I already knew what was coming. She was texting Audrey. She was the new bartender who’d joined Barker’s around a month earlier. Audrey went to our university, lived off-campus with her older-than-her boyfriend – who, rumour had it, had left his wife for Audrey six months back – and she was what I thought male writers must mean when they described a woman as drop-dead gorgeous. But she was nice with it. The few times I’d spoken to her – usually when it had been my round to buy – she’d asked how I was and how studies were, and she’d tilted her head in a way that made her look sincerely interested in my responses (even if she was being paid to ask the questions in the first place). She had a smile that warmed my insides and hair that I felt both jealous of and something else entirely towards – but I’d tried my utmost not to think too hard about the latter.

‘She’s with someone, though, right?’ Cora asked.

‘Ack, come on. How bothered is she if she’s texting me?’

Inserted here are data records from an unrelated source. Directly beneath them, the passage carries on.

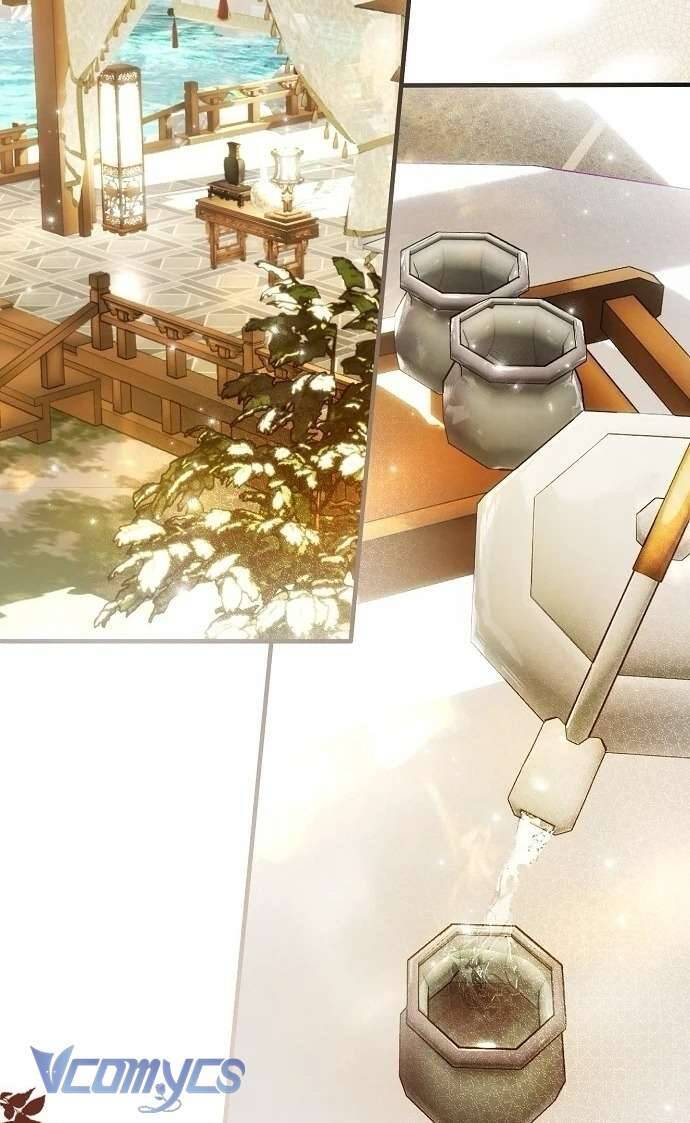 Ai Đó Đang Điều Khiển Cơ Thể Của Tôi - Chap 49 - Trang 117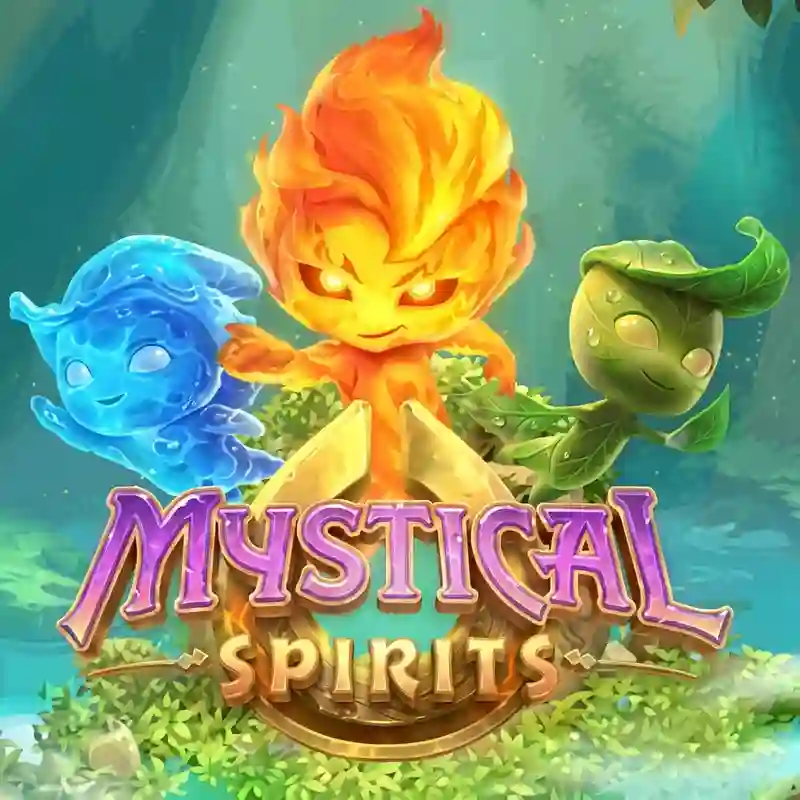 Trò chơi casino Linh hồn huyền bí tại xsmb100ngay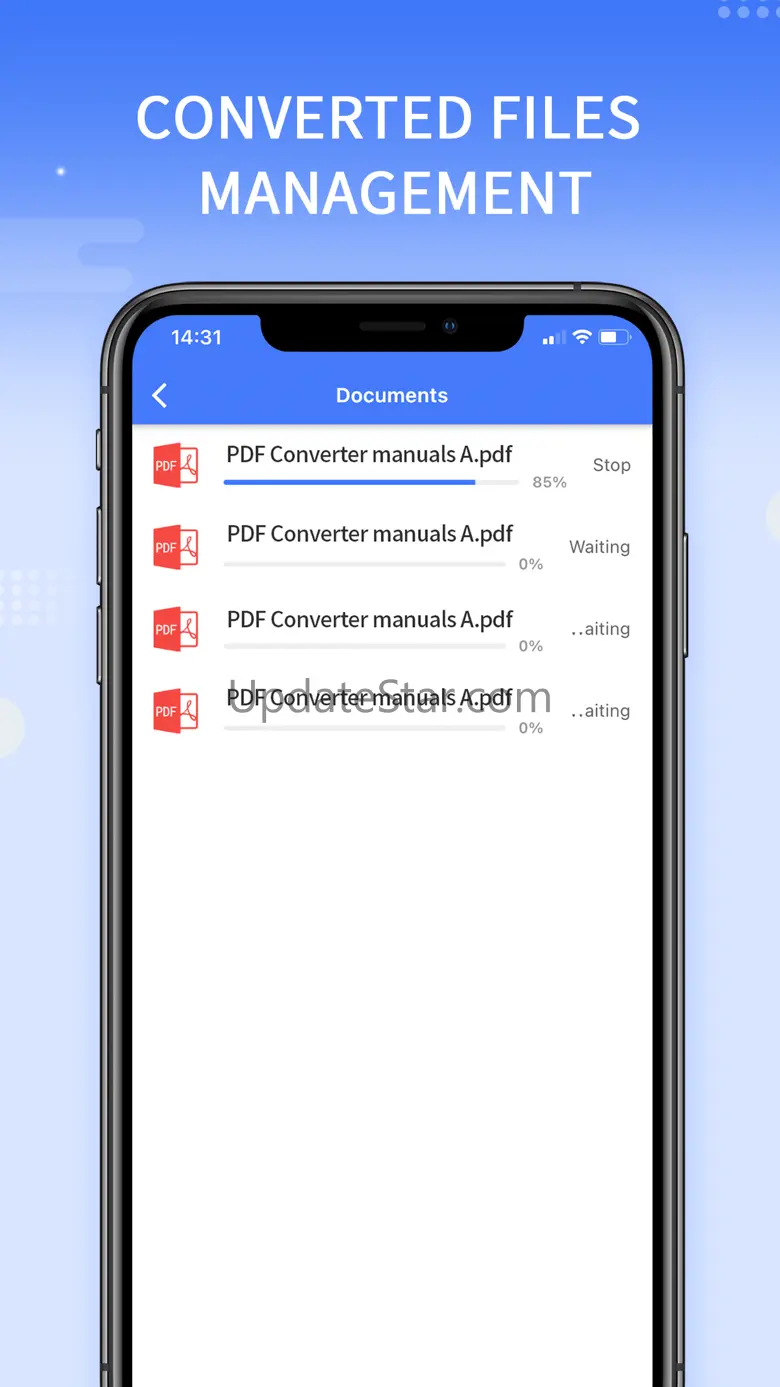 Apowersoft PDF Converter 1.5.4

‘Walk me through it.’ Betty lay on her front but propped herself up on her elbows. ‘You what, focus your sights on a woman and then lay a careful plan to seduce her out of straightness?’

There was a murmur of giggles from the group. Faith only cocked an eyebrow, though. ‘Please,’ she said, already reaching for her phone again. ‘Straight is an abstract idea. There aren’t straight women. Only women who haven’t met Faith.’

It was met with further squeals of laughter from the group. But there was a homing pigeon banging around in my chest. And I was too bothered by it to laugh along.